## Begin TEXT SECTION

Danny Morris (PKA Mr. Morris) is an American songwriter and music producer. Morris has written songs for artists including Nicole Scherzinger (featuring 50 Cent), Wiz Khalifa, Pitbull (featuring Jamie Foxx), and Mary J. Blige (featuring Drake), among others. In 2011 Usher was awarded the Grammy Award for Best Male R&B Vocal Performance for the song "There Goes My Baby", which was co-written by Danny Morris. Danny Morris received a BMI Urban Award for the song. His work with Usher also includes the song "Lemme See", which reached the number one position on the Billboard Urban/R&B Chart, and was produced by Morris. In 2012 Lil Wayne received the Songwriter of the Year award at the Urban Awards for work that included his song "Motivation", co-written by Morris. The song was also awarded a 2012 Billboard Music Award.

## End TEXT SECTION

— WHAT IS ASKED —
[1] According to the text about Danny Morris, what award did Morris receive for the song "There Goes My Baby"?
[2] Reproduce the part of the text about Danny Morris that opens with the words containing "Danny Morris (PKA" and closes with "Billboard Music Award.".
The material has no connection to the text about Danny Morris.

## Begin PROVIDED MATERIAL

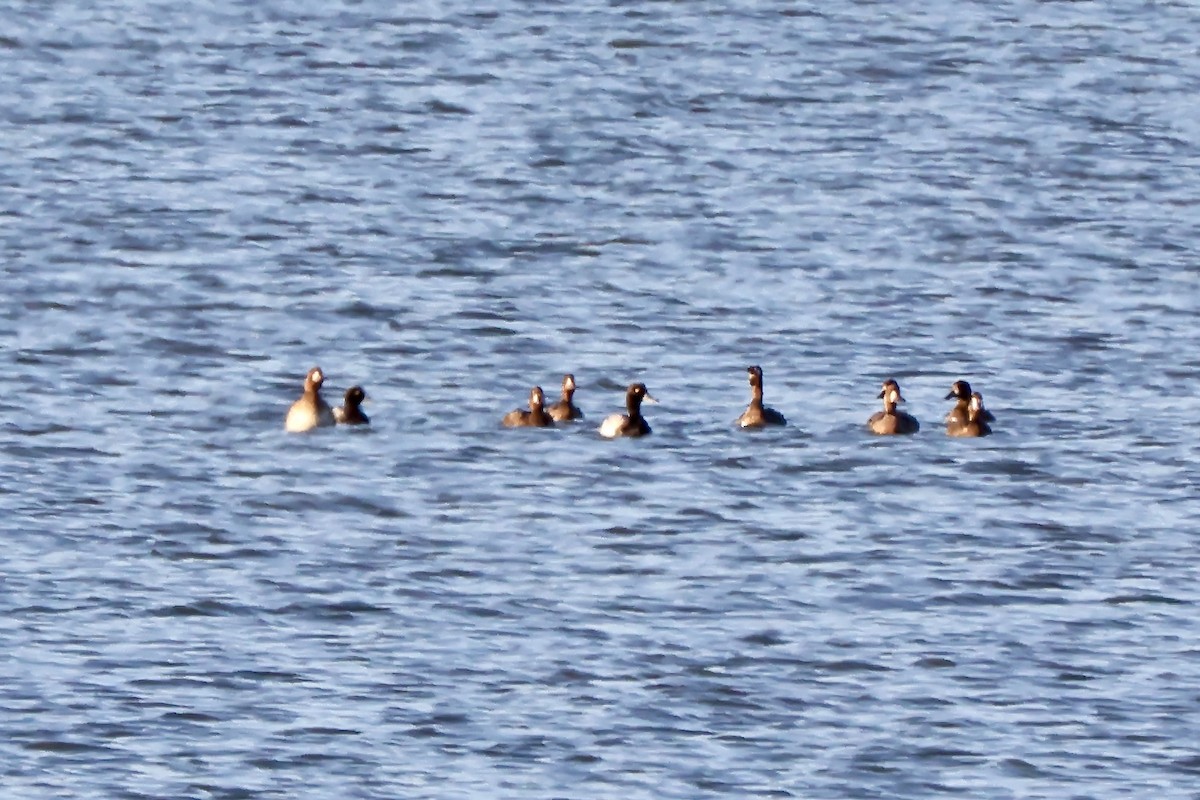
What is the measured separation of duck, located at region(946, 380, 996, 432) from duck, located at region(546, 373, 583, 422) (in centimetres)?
310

## End PROVIDED MATERIAL

— THE ANSWERS —
[1] A BMI Urban Award.

[2]
Danny Morris (PKA Mr. Morris) is an American songwriter and music producer. Morris has written songs for artists including Nicole Scherzinger (featuring 50 Cent), Wiz Khalifa, Pitbull (featuring Jamie Foxx), and Mary J. Blige (featuring Drake), among others. In 2011 Usher was awarded the Grammy Award for Best Male R&B Vocal Performance for the song "There Goes My Baby", which was co-written by Danny Morris. Danny Morris received a BMI Urban Award for the song. His work with Usher also includes the song "Lemme See", which reached the number one position on the Billboard Urban/R&B Chart, and was produced by Morris. In 2012 Lil Wayne received the Songwriter of the Year award at the Urban Awards for work that included his song "Motivation", co-written by Morris. The song was also awarded a 2012 Billboard Music Award.